» **REQUISITOS DO EXERCÍCIO**:
Reproduza por inteiro as linhas da listagem, começando na linha que contém "Between the two" e terminando no fim da listagem. Desloque em 60 cada coordenada que aparece nas respostas.

» **LISTAGEM DA TAREFA**:
##########

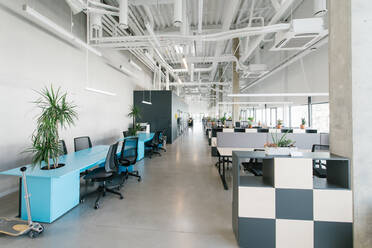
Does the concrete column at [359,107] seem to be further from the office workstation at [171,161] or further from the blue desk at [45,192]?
the blue desk at [45,192]

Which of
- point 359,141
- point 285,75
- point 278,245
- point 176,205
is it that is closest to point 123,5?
point 176,205

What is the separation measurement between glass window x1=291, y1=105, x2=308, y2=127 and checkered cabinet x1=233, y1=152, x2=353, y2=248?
6.97 metres

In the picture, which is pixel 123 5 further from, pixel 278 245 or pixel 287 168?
pixel 278 245

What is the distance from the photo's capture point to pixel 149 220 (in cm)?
246

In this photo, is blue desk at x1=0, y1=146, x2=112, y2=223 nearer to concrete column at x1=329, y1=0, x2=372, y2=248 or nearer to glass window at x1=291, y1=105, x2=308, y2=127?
concrete column at x1=329, y1=0, x2=372, y2=248

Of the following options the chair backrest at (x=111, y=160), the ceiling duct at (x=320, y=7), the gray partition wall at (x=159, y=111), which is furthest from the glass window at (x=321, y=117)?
the chair backrest at (x=111, y=160)

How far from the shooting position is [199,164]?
215 inches

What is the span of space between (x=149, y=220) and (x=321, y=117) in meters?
7.61

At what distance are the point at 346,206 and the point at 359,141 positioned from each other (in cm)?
70

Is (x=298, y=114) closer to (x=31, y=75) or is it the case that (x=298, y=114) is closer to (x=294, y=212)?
(x=294, y=212)

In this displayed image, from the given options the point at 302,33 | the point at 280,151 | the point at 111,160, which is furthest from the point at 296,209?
the point at 302,33

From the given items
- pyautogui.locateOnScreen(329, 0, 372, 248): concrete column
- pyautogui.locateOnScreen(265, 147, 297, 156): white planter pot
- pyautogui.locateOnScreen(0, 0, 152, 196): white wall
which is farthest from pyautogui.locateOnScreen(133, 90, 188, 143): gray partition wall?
pyautogui.locateOnScreen(329, 0, 372, 248): concrete column

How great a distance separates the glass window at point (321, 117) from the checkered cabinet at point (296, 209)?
5909 mm

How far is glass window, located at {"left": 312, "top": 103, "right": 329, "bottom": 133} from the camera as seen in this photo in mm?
6336
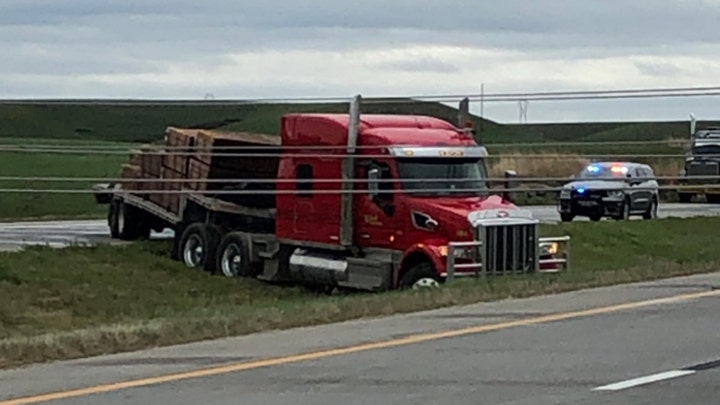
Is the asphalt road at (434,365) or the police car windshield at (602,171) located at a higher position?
the police car windshield at (602,171)

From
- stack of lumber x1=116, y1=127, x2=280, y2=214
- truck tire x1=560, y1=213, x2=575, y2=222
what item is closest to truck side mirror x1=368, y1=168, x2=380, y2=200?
stack of lumber x1=116, y1=127, x2=280, y2=214

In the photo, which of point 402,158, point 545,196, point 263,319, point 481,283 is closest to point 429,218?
point 402,158

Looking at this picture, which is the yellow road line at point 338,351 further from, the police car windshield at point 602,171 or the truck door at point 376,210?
the police car windshield at point 602,171

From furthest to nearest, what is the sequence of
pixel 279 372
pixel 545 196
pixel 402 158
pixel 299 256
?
pixel 545 196 → pixel 299 256 → pixel 402 158 → pixel 279 372

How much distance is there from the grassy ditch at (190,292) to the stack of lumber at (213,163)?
164 cm

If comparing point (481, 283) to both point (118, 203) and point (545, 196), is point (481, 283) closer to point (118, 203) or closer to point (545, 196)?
point (118, 203)

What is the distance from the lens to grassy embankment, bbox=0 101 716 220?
4056 centimetres

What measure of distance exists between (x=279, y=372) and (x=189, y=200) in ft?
64.9

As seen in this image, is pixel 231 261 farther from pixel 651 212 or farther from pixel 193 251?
pixel 651 212

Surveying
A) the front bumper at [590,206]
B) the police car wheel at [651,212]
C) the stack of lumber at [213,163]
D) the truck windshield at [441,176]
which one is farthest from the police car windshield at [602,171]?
the truck windshield at [441,176]

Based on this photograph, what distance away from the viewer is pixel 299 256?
2830 centimetres

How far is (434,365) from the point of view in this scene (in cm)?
1212

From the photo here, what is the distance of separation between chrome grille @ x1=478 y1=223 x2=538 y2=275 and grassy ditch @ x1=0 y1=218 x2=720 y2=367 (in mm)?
1316

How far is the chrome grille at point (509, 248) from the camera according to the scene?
24.8 metres
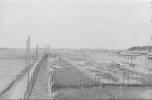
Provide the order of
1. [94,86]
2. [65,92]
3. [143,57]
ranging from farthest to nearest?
[143,57], [94,86], [65,92]

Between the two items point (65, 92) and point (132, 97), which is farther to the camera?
point (65, 92)

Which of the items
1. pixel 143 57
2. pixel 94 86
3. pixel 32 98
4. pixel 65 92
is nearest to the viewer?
pixel 32 98

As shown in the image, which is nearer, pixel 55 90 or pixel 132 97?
pixel 132 97

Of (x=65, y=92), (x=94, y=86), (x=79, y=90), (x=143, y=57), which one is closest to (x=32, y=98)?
(x=65, y=92)

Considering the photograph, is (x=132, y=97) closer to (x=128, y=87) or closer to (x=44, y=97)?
(x=128, y=87)

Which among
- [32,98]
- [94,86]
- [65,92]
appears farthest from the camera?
[94,86]

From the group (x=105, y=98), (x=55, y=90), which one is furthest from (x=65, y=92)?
(x=105, y=98)

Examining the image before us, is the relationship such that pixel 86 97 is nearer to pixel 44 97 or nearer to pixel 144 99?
pixel 44 97

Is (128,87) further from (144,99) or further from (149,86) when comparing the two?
(144,99)

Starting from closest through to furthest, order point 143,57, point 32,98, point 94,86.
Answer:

##########

» **RESPOSTA AO EXERCÍCIO**:
Between the two items point (65, 92) and point (132, 97), which is farther to the camera?
point (125, 152)

Which of the items
1. pixel 143 57
2. pixel 94 86
3. pixel 32 98
4. pixel 65 92
is nearest to the viewer?
pixel 92 158

As shown in the image, which is nearer, pixel 55 90 or pixel 132 97?
pixel 192 157

Of (x=65, y=92), (x=94, y=86), (x=79, y=90), (x=143, y=57), which one is closest to (x=32, y=98)?
(x=125, y=152)

Considering the photograph, is (x=132, y=97) closer to (x=128, y=87) or closer to (x=44, y=97)?
(x=188, y=147)

Which among
- [32,98]
- [94,86]
- [65,92]
appears farthest from the camera?
[154,146]

From the group (x=105, y=98), (x=55, y=90), which one is furthest from (x=65, y=92)?
(x=165, y=158)

Examining the image before us, is the relationship such that pixel 86 97 is nearer to pixel 44 97 or nearer to pixel 144 99?
pixel 104 157

Is (128,87) further from (144,99) or further from (149,86) when comparing the two?
(204,159)

Starting from closest through to furthest, order point 143,57, point 32,98, point 94,86.
Answer:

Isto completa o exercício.